In this analysis, we’re going to get the Storm Data database from the U.S. National Oceanic and Atmospheric Administration’s (NOAA) website. Then we’ll conduct some exploratory analysis to understand the data better. We’ll then modify the data set to better suit our analysis needs. Finally, we’ll proceed to answer the questions that were posed by the assignment:
Across the United States, which types of events (as indicated in the EVTYPE variable) are most harmful with respect to population health?

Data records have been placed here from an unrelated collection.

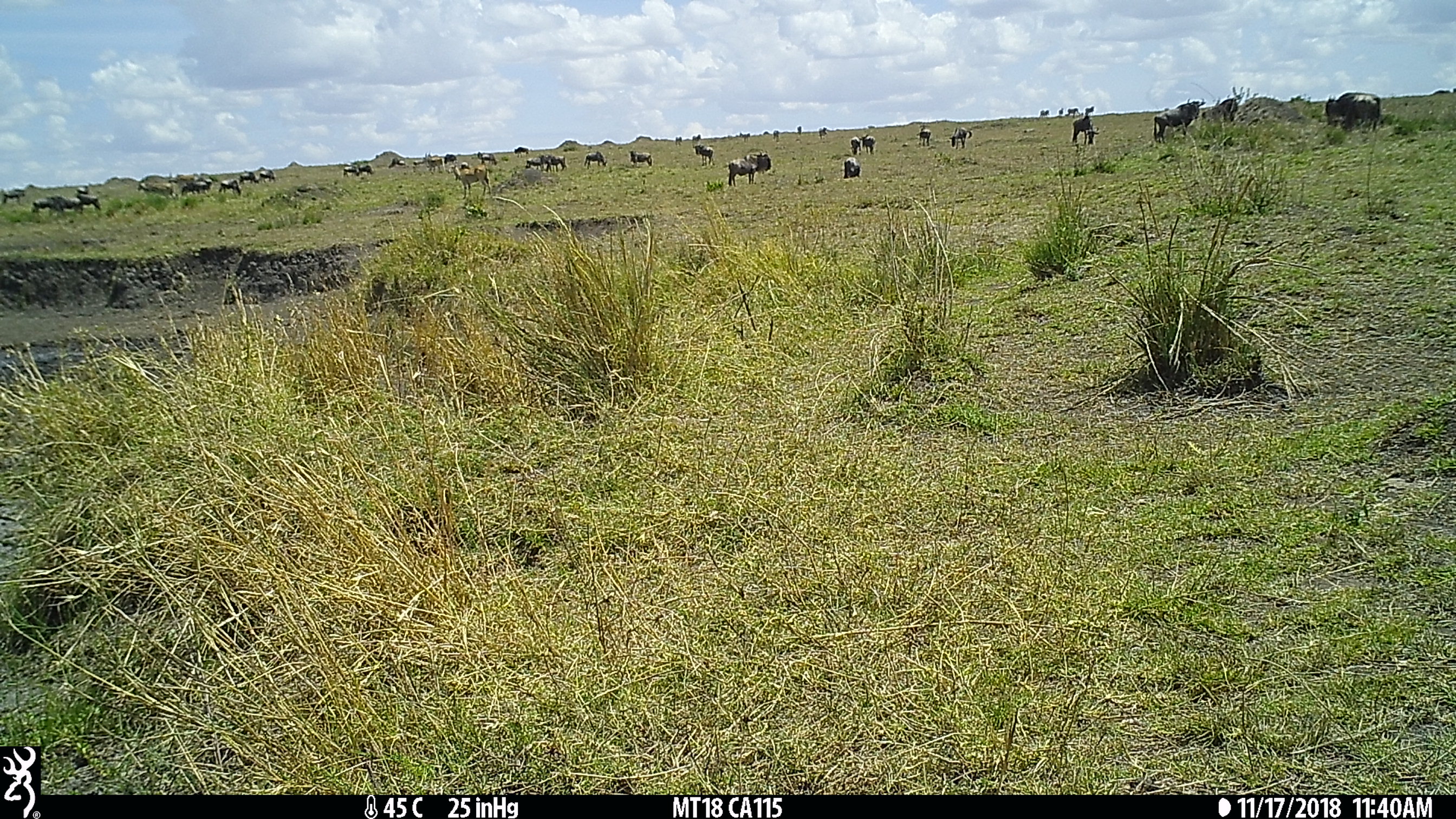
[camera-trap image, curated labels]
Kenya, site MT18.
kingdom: Animalia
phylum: Chordata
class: Mammalia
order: Artiodactyla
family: Bovidae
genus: Aepyceros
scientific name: Aepyceros melampus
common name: impala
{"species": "impala (Aepyceros melampus)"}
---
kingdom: Animalia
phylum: Chordata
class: Mammalia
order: Artiodactyla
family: Bovidae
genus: Connochaetes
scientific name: Connochaetes taurinus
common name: blue wildebeest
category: wildebeest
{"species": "wildebeest (blue wildebeest) (Connochaetes taurinus)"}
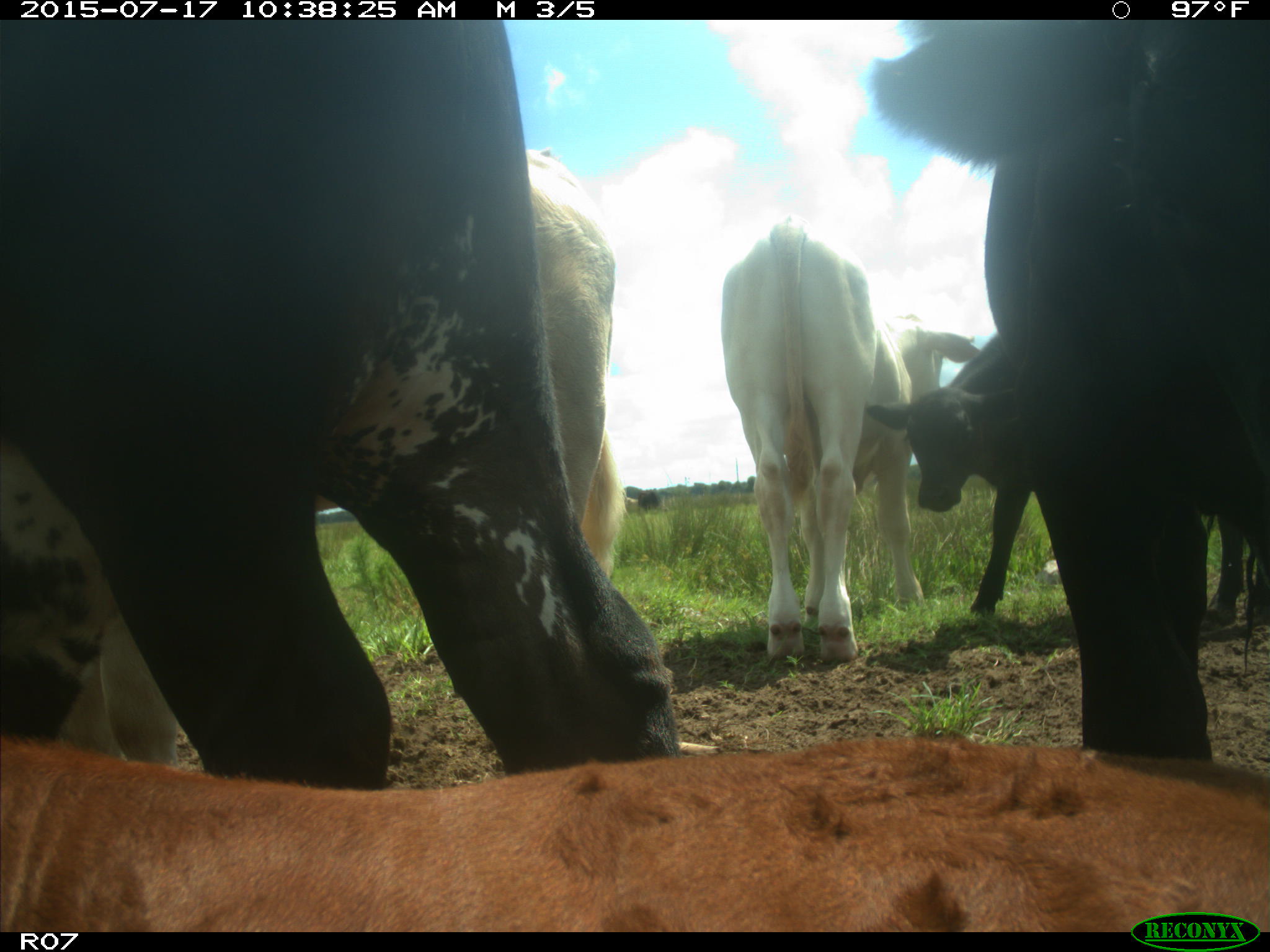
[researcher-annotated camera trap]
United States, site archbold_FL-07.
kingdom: Animalia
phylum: Chordata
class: Mammalia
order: Artiodactyla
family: Bovidae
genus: Bos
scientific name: Bos taurus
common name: domestic cow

Across the United States, which types of events have the greatest economic consequences?
The first step is to actually get the data, to do so, we’re going to download it from the NOAA website.
url <- "https://d396qusza40orc.cloudfront.net/repdata%2Fdata%2FStormData.csv.bz2"
if(!file.exists("./data/stormdata.csv.bz2")){
download.file (url, "./data/stormdata.csv.bz2")
}
if(!exists("stormdata")){
stormdata <- read.csv("./data/stormdata.csv.bz2")
}
Let’s now look at some properties of the data set.
library(tidyverse) # loading libraries that will
library(lubridate) # be useful during the analysis
dim(stormdata)
## [1] 902297 37
names(stormdata)
## [1] "STATE__" "BGN_DATE" "BGN_TIME" "TIME_ZONE" "COUNTY"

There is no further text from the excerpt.